■ **Extract to read**:
========================

A stunning report in the New York Times depicted President Obama poring over the equivalent of terrorist baseball cards, deciding who on a "kill list" would be targeted for elimination by drone attack. The revelations -- as well as those in Daniel Klaidman's recent book -- sparked public outrage and calls for congressional inquiry.
Yet bizarrely, the fury is targeted at the messengers, not the message. Sen. John McCain (R-Ariz.) expressed dismay that presidential aides were leaking national security information to bolster the president's foreign policy credentials. (Shocking? Think gambling, Casablanca). Republican and Democratic senators joined in condemning the leaks. Attorney General Eric H. Holder Jr. -- AWOL in the prosecution of rampant bank fraud -- roused himself to name two prosecutors to track down the leakers.
Please. Al-Qaeda knows that U.S. drones are hunting them. The Pakistanis, Yemenis, Somalis, Afghanis and others know the U.S. is behind the drones that strike suddenly from above. The only people aided by these revelations are the American people who have an overriding right and need to know.
The problem isn't the leaks, it's the policy. It's the assertion of a presidential prerogative that the administration can target for death people it decides are terrorists -- even American citizens -- anywhere in the world, at any time, on secret evidence with no review.
"It is vital that Congress reassert its constitutional authority."
It is a policy driven largely by the new technological capacity of pilotless aircraft. Drone strikes have rapidly expanded, becoming a centerpiece of the Obama strategy. Over the last three years, the Obama administration has carried out at least 239 covert drone strikes, more than five times the 44 approved under George W. Bush.
Drones are enormously seductive and widely popular. Video games made real, they are relatively cheap, risk no U.S. casualties, claim to be exactly targeted and, according to the administration, have been lethal in eliminating al-Qaeda's operatives. As Adm. Dennis Blair, former director of national intelligence for the Obama administration before being pushed out, notes, "It plays well domestically and it is unpopular only in other countries. Any damage it does to the national interest only shows up over the long term."
Drones are also alarming. As a recent congressional letter of inquiry notes, "They are faceless ambassadors that cause civilian deaths . . . They can generate powerful and enduring anti-American sentiment." The drone attacks may generate as many terrorists as they dispatch. They seduce the U.S. into literally policing the world, an intrusive presence that surely will generate hostility and retribution.
Moreover, the president's claim offends the spirit and letter of the Constitution and shreds the global laws of war. Our founders were eager to curb the prerogative of kings to wage war and foreign adventures. That is why the Constitution gave Congress the power to declare war. Yet the president now claims the right to attack anywhere in the world in an apparently endless war against terrorism.

========================

■ **Data entries**:
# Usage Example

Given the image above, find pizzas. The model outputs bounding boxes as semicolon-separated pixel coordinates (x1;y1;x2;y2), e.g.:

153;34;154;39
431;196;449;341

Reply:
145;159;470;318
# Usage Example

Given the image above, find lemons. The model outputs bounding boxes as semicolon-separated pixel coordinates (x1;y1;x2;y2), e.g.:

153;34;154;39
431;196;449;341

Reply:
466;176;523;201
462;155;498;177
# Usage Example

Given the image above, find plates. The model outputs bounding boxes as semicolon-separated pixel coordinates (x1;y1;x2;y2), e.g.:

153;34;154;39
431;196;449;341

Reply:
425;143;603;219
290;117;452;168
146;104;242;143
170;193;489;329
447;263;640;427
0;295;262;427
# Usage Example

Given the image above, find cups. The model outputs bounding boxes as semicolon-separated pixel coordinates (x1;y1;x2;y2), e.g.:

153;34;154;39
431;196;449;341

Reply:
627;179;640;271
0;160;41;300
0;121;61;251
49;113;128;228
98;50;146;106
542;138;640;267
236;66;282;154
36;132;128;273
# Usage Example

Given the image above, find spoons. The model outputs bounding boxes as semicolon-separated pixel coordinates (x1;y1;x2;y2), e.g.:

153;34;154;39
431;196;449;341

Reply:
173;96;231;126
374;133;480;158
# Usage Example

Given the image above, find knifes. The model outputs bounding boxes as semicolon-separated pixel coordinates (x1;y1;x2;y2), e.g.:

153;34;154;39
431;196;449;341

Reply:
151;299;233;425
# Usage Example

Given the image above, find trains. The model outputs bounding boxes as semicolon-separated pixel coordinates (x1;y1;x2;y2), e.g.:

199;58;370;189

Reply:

========================

■ **Task to complete**: According to the commentary on drone strikes, how many covert drone strikes did the Obama administration carry out over the last three years? The entries were drawn from a separate source and have no connection to the text.

■ **Result for this task**: At least 239.